I.t. anti-CD40 and MPL treatment is effective against local and distant tumors in immunocompentent C57BL/6 mice, T cell-depleted C57BL/6 mice, and CB-17 SCID mice. Mice were implanted with 10⁵ B16 melanoma cells on day 0 and with a second inoculum of 10⁵ B16 into the opposite flank on day 3. Groups of mice received i.t. treatment with either the anti-CD40+MPL combination (triangles) or control rat IgG+PBS (circles) into the primary tumor for two rounds corresponding to days 5 and 12 for anti-CD40 and days 8 and 15 for MPL. A, Primary tumor growth of immunologically intact C57BL/6 mice (injected i.p. with 500 μg rat IgG on days 3, 9, and 14 as control for T cell depletion) (**p=0.008). B, Secondary tumor growth of the same mice as in (A) (*p=0.03). C, Survival of the same mice as in (A) and (B) (**p=0.0054). D, Primary tumor growth of C57BL/6 mice (injected i.p. with 250 μg of anti-CD4 and 250 μg anti-CD8 depleting mAbs on days 4, 9, and 14) (***p<0.001). E, Secondary tumor growth of the same mice as in (D) (**p=0.004).

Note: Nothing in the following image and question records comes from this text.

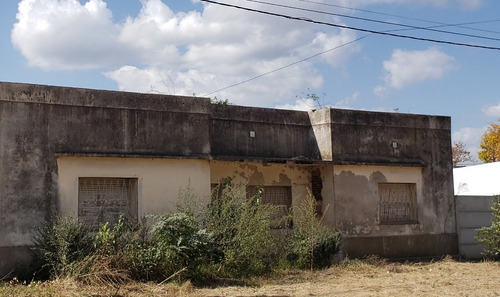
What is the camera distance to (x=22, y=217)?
12906mm

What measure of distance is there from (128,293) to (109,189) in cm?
328

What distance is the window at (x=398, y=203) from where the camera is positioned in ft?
59.2

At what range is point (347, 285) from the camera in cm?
1312

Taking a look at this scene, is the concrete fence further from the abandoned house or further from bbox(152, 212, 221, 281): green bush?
bbox(152, 212, 221, 281): green bush

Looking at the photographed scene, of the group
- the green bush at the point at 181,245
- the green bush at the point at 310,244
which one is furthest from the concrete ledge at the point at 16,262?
the green bush at the point at 310,244

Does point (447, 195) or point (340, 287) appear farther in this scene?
point (447, 195)

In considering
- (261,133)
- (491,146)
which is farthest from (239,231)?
(491,146)

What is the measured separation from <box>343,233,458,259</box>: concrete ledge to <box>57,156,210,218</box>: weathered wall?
4621mm

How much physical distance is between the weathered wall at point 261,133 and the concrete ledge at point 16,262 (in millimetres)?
4873

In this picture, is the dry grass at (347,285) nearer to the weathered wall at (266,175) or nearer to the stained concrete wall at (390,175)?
the stained concrete wall at (390,175)

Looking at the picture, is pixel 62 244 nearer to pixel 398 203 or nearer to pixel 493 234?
pixel 398 203

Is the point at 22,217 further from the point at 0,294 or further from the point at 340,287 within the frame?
the point at 340,287

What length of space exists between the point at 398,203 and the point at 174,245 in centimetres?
807

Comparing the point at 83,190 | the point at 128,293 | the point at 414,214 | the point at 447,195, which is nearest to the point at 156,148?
the point at 83,190
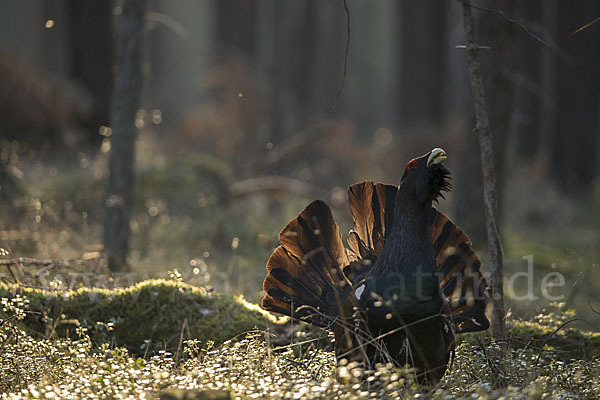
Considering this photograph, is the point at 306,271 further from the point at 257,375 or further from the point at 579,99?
the point at 579,99

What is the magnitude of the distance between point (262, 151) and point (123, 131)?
348 inches

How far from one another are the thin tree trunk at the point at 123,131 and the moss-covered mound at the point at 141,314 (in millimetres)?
1965

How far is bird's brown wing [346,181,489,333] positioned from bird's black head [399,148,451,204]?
0.51m

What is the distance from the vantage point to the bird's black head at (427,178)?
3543 millimetres

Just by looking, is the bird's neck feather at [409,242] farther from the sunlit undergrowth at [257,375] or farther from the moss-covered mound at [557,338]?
the moss-covered mound at [557,338]

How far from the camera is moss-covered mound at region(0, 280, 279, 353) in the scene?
14.7 ft

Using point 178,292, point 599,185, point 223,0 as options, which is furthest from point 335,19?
point 178,292

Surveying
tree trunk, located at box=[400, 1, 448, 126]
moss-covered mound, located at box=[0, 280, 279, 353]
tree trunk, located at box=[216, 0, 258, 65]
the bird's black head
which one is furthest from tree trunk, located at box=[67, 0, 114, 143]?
tree trunk, located at box=[216, 0, 258, 65]

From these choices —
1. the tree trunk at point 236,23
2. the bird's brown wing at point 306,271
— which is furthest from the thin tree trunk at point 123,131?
the tree trunk at point 236,23

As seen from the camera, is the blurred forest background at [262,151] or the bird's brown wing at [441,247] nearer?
Answer: the bird's brown wing at [441,247]

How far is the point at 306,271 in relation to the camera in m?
4.14

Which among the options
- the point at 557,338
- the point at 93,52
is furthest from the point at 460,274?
the point at 93,52

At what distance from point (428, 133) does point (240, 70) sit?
5378 mm

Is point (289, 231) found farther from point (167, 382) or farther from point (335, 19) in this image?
point (335, 19)
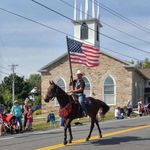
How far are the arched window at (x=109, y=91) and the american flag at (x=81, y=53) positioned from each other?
18.3 m

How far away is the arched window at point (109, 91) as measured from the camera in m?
58.4

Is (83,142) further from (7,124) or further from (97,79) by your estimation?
(97,79)

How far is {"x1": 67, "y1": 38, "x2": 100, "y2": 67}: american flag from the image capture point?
35.1 metres

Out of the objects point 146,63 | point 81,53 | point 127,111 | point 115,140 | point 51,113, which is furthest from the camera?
point 146,63

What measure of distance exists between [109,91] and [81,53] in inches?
844

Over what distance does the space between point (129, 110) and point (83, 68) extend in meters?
20.2

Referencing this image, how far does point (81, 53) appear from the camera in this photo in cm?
3791

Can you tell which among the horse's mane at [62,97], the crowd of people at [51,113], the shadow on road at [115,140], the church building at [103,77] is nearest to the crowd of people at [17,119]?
the crowd of people at [51,113]

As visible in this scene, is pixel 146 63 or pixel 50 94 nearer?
pixel 50 94

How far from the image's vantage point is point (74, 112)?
1495cm

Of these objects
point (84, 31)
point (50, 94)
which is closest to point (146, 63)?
point (84, 31)

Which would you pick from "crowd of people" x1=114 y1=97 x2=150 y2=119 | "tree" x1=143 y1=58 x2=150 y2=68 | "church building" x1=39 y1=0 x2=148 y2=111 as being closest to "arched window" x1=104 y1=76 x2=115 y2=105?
"church building" x1=39 y1=0 x2=148 y2=111

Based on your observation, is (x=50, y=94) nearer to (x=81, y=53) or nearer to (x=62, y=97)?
(x=62, y=97)

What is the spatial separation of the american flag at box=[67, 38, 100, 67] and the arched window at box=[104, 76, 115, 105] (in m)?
18.3
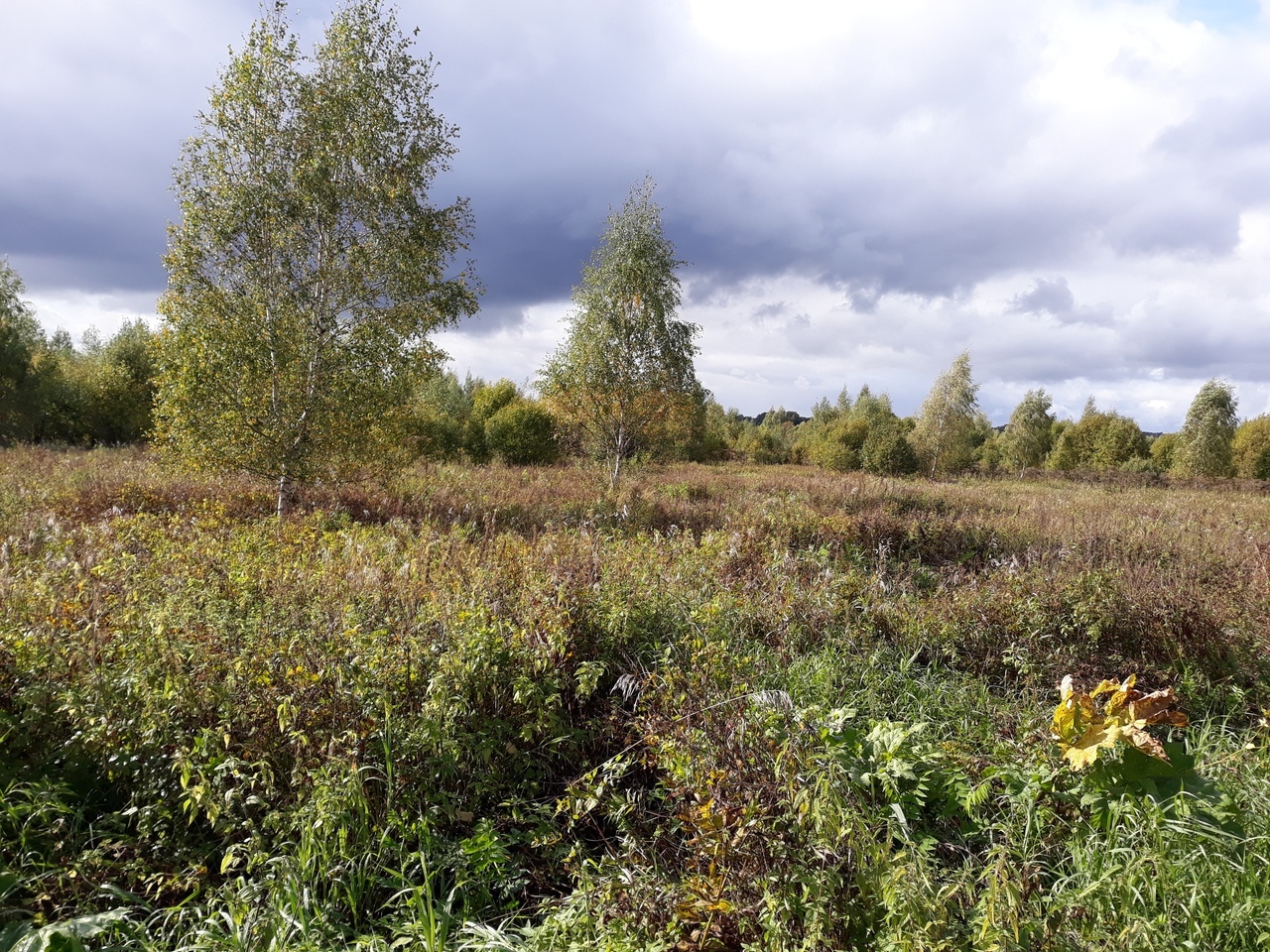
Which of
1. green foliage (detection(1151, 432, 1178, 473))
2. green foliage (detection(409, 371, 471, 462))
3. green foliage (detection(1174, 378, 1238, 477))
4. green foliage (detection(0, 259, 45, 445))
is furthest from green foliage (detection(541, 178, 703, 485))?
green foliage (detection(1151, 432, 1178, 473))

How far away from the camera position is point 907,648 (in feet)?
17.4

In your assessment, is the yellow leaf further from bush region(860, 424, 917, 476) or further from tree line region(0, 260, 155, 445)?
tree line region(0, 260, 155, 445)

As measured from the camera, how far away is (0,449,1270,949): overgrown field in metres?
2.36

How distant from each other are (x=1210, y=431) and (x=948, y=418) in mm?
12533

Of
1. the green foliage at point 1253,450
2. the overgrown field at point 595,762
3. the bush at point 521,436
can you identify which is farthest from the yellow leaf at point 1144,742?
the green foliage at point 1253,450

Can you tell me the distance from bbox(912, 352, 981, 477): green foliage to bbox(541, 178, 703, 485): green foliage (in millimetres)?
20508

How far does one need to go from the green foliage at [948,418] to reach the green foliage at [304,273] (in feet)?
93.7

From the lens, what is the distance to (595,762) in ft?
12.3

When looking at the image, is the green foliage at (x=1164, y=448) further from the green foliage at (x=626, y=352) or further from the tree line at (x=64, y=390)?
the tree line at (x=64, y=390)

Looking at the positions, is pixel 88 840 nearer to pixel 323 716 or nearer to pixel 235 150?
pixel 323 716

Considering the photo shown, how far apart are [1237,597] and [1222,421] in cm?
3463

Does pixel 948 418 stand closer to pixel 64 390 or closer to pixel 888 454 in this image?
pixel 888 454

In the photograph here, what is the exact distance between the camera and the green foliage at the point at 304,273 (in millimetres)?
10195

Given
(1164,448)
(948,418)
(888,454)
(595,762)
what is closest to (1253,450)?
(1164,448)
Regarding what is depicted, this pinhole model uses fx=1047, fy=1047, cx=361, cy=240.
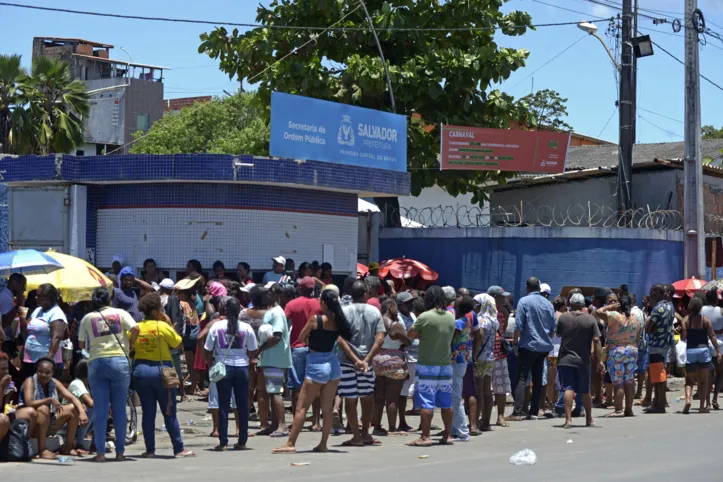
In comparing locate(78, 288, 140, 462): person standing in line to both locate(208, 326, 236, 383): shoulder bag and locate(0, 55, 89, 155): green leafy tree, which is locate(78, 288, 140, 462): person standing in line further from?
locate(0, 55, 89, 155): green leafy tree

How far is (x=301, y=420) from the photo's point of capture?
10695 millimetres

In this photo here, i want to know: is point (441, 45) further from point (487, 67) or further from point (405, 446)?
point (405, 446)

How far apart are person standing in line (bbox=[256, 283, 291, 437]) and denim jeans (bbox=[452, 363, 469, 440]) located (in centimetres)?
189

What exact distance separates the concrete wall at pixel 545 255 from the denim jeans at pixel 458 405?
35.2 feet

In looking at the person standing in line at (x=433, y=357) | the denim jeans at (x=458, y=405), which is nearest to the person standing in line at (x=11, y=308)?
the person standing in line at (x=433, y=357)

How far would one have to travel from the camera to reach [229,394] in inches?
432

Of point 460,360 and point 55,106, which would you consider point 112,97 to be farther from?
point 460,360

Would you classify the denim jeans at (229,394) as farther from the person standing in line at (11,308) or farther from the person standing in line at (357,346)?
the person standing in line at (11,308)

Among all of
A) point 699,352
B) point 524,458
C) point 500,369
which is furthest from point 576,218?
point 524,458

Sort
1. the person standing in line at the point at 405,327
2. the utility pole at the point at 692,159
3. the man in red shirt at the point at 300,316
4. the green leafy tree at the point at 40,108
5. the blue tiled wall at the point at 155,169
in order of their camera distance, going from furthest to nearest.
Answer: the green leafy tree at the point at 40,108 → the utility pole at the point at 692,159 → the blue tiled wall at the point at 155,169 → the person standing in line at the point at 405,327 → the man in red shirt at the point at 300,316

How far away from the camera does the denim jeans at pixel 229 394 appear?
10922mm

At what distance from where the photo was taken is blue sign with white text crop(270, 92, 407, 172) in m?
18.3

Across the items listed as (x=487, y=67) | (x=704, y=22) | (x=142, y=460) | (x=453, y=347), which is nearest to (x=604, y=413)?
(x=453, y=347)

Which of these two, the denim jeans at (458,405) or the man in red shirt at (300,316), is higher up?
the man in red shirt at (300,316)
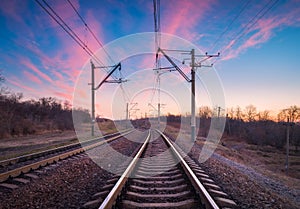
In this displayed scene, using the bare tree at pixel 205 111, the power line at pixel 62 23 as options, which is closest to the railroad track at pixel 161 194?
the power line at pixel 62 23

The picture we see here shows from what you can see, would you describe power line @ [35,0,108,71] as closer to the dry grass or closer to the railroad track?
the railroad track

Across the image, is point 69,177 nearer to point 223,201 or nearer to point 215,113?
point 223,201

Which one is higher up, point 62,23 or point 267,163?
point 62,23

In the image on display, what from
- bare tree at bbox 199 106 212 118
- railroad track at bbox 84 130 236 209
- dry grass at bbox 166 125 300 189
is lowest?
dry grass at bbox 166 125 300 189

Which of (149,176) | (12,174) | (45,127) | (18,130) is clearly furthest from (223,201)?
(45,127)

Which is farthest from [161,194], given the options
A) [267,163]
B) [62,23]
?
[267,163]

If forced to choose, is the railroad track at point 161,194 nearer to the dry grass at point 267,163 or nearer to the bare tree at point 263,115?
the dry grass at point 267,163

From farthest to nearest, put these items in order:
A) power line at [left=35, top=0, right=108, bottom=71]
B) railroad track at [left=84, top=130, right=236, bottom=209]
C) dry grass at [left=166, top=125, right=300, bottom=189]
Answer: dry grass at [left=166, top=125, right=300, bottom=189] → power line at [left=35, top=0, right=108, bottom=71] → railroad track at [left=84, top=130, right=236, bottom=209]

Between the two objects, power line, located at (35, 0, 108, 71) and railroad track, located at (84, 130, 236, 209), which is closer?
railroad track, located at (84, 130, 236, 209)

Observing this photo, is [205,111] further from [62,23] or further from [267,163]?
[62,23]

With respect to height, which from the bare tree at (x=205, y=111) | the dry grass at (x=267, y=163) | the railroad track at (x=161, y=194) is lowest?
the dry grass at (x=267, y=163)

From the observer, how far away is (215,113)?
270 feet

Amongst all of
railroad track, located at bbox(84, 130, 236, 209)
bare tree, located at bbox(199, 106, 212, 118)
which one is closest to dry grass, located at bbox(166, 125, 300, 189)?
railroad track, located at bbox(84, 130, 236, 209)

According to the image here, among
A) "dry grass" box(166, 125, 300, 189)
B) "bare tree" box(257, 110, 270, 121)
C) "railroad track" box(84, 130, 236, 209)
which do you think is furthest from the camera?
"bare tree" box(257, 110, 270, 121)
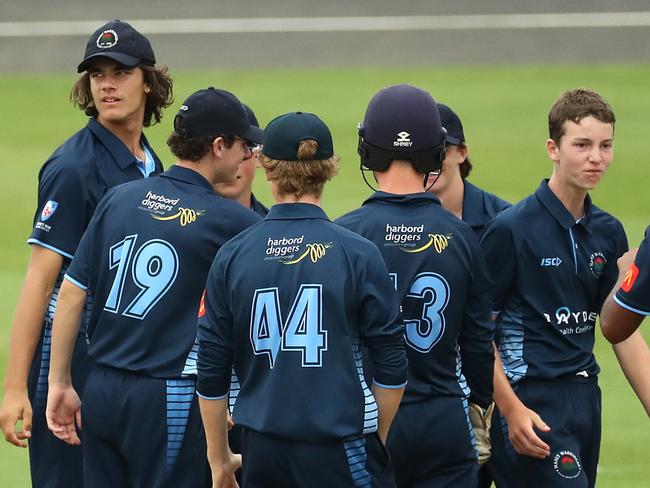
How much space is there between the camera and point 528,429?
5520 mm

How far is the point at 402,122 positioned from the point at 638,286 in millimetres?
1018

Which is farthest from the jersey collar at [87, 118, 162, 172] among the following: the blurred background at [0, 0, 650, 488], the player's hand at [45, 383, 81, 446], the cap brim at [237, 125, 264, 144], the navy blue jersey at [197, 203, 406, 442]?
the blurred background at [0, 0, 650, 488]

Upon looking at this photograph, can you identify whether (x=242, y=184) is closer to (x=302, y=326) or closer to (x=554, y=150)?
(x=554, y=150)

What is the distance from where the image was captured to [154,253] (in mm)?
5059

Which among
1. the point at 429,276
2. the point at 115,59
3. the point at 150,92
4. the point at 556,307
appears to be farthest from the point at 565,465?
the point at 115,59

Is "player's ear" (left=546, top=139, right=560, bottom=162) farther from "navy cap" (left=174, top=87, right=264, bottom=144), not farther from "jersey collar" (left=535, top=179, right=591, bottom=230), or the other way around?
"navy cap" (left=174, top=87, right=264, bottom=144)

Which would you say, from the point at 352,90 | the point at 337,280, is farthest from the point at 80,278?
the point at 352,90

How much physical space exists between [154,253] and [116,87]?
3.66ft

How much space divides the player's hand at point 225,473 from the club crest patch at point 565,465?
1.45 metres

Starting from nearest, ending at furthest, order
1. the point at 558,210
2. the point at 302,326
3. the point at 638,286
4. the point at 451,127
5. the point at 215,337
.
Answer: the point at 302,326 < the point at 215,337 < the point at 638,286 < the point at 558,210 < the point at 451,127

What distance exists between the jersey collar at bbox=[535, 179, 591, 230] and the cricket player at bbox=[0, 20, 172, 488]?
1.68 m

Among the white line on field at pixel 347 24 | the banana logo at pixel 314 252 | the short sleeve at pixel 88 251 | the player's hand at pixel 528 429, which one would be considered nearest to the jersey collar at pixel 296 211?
the banana logo at pixel 314 252

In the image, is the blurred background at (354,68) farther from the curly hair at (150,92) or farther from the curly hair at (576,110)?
the curly hair at (576,110)

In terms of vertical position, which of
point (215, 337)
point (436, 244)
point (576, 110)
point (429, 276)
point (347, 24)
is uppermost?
point (347, 24)
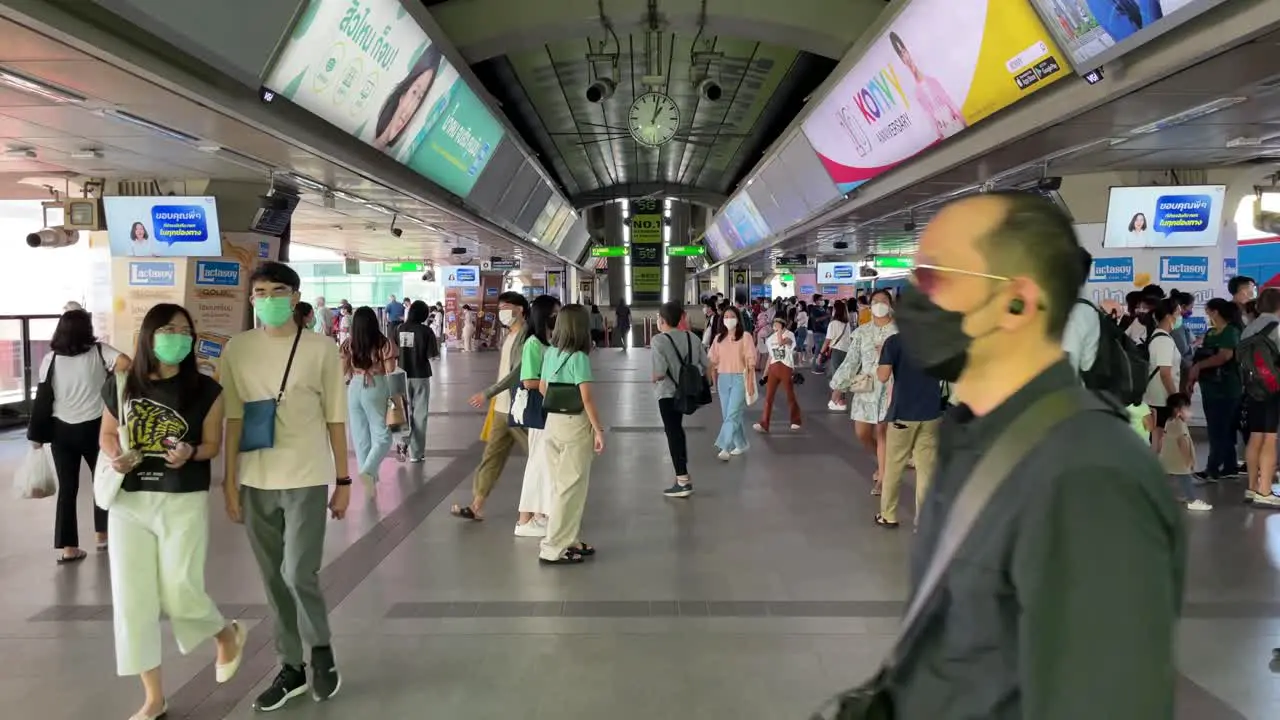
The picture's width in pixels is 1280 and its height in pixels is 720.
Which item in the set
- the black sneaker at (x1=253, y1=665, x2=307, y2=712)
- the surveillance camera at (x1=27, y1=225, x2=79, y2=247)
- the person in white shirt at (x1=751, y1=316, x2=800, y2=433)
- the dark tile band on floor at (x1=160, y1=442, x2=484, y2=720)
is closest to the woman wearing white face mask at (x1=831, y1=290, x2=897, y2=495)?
the person in white shirt at (x1=751, y1=316, x2=800, y2=433)

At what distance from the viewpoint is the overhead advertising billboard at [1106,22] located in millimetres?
5266

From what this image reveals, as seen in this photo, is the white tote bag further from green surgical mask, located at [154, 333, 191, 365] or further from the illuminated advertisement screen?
the illuminated advertisement screen

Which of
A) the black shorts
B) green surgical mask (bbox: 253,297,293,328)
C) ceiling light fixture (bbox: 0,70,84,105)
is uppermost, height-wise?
ceiling light fixture (bbox: 0,70,84,105)

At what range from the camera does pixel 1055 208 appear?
128cm

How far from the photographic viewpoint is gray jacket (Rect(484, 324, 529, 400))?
6.65 m

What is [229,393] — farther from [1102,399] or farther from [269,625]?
[1102,399]

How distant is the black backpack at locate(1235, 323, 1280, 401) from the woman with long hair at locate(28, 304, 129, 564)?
918 cm

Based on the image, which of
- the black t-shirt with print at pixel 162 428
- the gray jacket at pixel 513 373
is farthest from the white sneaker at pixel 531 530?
the black t-shirt with print at pixel 162 428

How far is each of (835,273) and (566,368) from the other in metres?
25.1

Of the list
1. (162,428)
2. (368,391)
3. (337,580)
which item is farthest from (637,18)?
(162,428)

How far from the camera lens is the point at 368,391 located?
26.7ft

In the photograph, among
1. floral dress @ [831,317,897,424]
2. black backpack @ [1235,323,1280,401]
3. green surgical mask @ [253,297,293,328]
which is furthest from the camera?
floral dress @ [831,317,897,424]

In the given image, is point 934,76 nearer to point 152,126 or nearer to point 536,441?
point 536,441

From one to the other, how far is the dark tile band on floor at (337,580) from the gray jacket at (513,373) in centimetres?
132
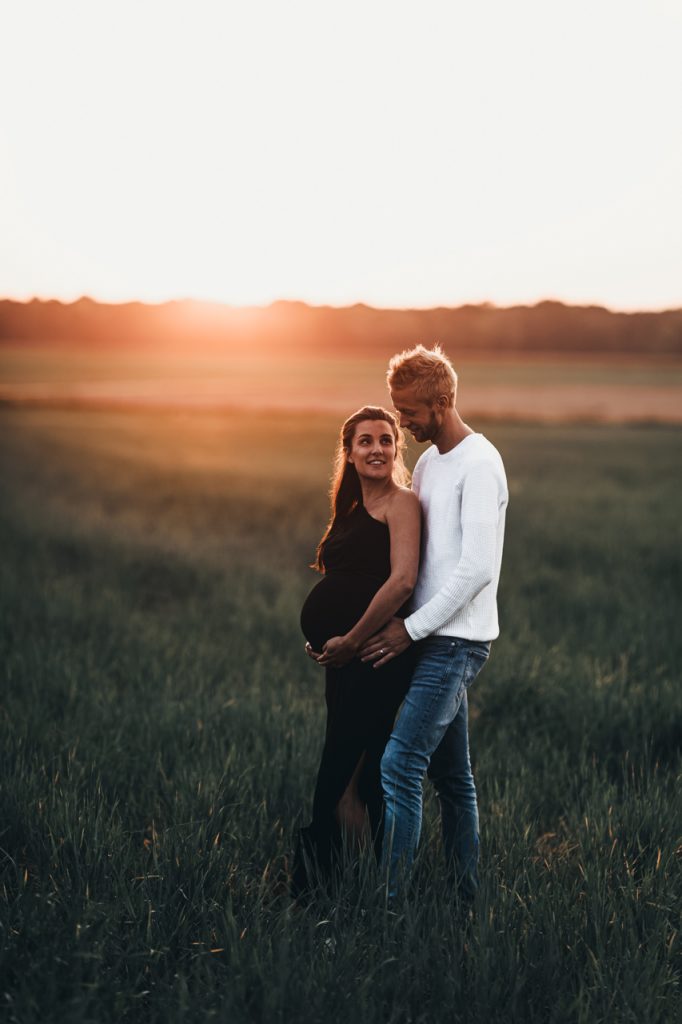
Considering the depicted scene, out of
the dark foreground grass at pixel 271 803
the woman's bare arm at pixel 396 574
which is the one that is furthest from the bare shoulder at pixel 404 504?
the dark foreground grass at pixel 271 803

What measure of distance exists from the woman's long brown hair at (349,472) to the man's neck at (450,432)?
189 mm

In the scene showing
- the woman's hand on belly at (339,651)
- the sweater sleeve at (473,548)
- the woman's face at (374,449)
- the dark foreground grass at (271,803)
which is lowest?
the dark foreground grass at (271,803)

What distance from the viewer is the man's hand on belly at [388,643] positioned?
3.19 m

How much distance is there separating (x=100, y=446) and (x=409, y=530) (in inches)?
987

F, Survival of the same mice as in (D) and (E) (**p=0.0022). The experiments with C57BL/6 mice that are shown in (A) through (F) were performed in parallel using 5 – 7 mice per treatment group. G, In a separate experiment, CB-17 SCID mice (n=4 for rat IgG+PBS; n=5 for anti-CD40+MPL) were injected s.c. with 10⁵ B16 cells on day 0 and in the opposite flank on day 3, and treated i.t. with two rounds of treatment: anti-CD40 (20 μg) on day 5 and 12 and MPL (2 μg) on day 8 and 15 (*p<0.031). H, Secondary tumor growth of the same mice as in (G) (*p=0.012). I. Survival of the same mice as in (G) and (H) (**p=0.0054).